At the beginning of the menstrual cycle, the body begins to produce follicle stimulating hormone (FSH). FSH facilitates the formation of a follicle on one of the ovaries. The follicle contains and nurtures the egg. When a follicle has adequately matured, a surge of Luteinizing Hormone (LH) causes the follicle to burst and release the egg into the fallopian tube - the moment of ovulation.
Throughout the menstrual cycle, a small amount of LH is produced - but during the middle of the cycle LH briefly and dramatically increases. Elevated quantities of luteinizing hormone facilitate ovulation - and OPKs detect this LH surge through anti-LH antibodies contained in the sensitive testing membrane of the test.
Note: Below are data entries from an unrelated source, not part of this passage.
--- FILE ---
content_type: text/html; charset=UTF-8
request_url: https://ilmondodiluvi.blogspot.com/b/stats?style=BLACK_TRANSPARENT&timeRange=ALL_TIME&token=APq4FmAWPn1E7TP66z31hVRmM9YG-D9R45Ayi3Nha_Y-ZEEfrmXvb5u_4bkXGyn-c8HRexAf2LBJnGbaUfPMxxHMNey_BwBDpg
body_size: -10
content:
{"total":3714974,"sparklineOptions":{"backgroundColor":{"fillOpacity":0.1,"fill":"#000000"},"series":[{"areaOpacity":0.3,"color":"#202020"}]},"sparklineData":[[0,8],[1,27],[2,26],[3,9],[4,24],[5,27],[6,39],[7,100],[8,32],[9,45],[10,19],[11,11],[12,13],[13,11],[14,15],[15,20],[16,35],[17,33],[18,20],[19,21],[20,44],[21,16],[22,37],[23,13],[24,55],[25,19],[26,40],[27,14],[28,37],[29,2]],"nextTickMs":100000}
The LH surge is, alas, very brief - and in order to detect the LH surge, a woman needs to test at the right time of the month - and the right time of day. As LH is produced by the body in the morning, mid-afternoon is considered the ideal time to test.
Once the LH surge has been detected, successful fertilization is most likely to take place one to three days following the LH surge - with peak fertility at 36 hours post-LH surge. Since this ovulation "window" only opens once per month (and the unfertilized egg has a short 24-hour life-span) predicting ovulation accurately is very helpful when trying to become pregnant

If i detect my LH surge I will call the Dr's office the day I detect it and we go in the next day for the IUI. Before the IUI i get an ultrasound and they look to see how many follicles I have, how big they are (usually, a mature follicle is about 20 millimeters in diameter, or about the size of a small grape, just before it ruptures and releases its egg) and what my lining is measuring at (measuring the thickness of the uterine lining, known medically as the endometrium, relates to determining how receptive it might be to the pending implantation of an embryo). If I do not detect my LH surge by CD12 I will go in for an ultra sound to measure the size of my follicles. If they are big enough (18mm or larger) the Dr.'s office will give me a "trigger" shot. A trigger shot is an injection of the hormone human chorionic gonadotropin (HCG), which actslike LH, can be given to stimulate final egg maturation and follicle rupture, releasing the egg. I should ovulate about 36 hours after the HCG injection, which can be confirmed by further ultrasound scans or an ultrasound for release. 24 to 36 hours after my trigger we go in for the IUI.

So that's it in a nutshell. I don't know about you but my head hurts just thinking about it! Hope this helps!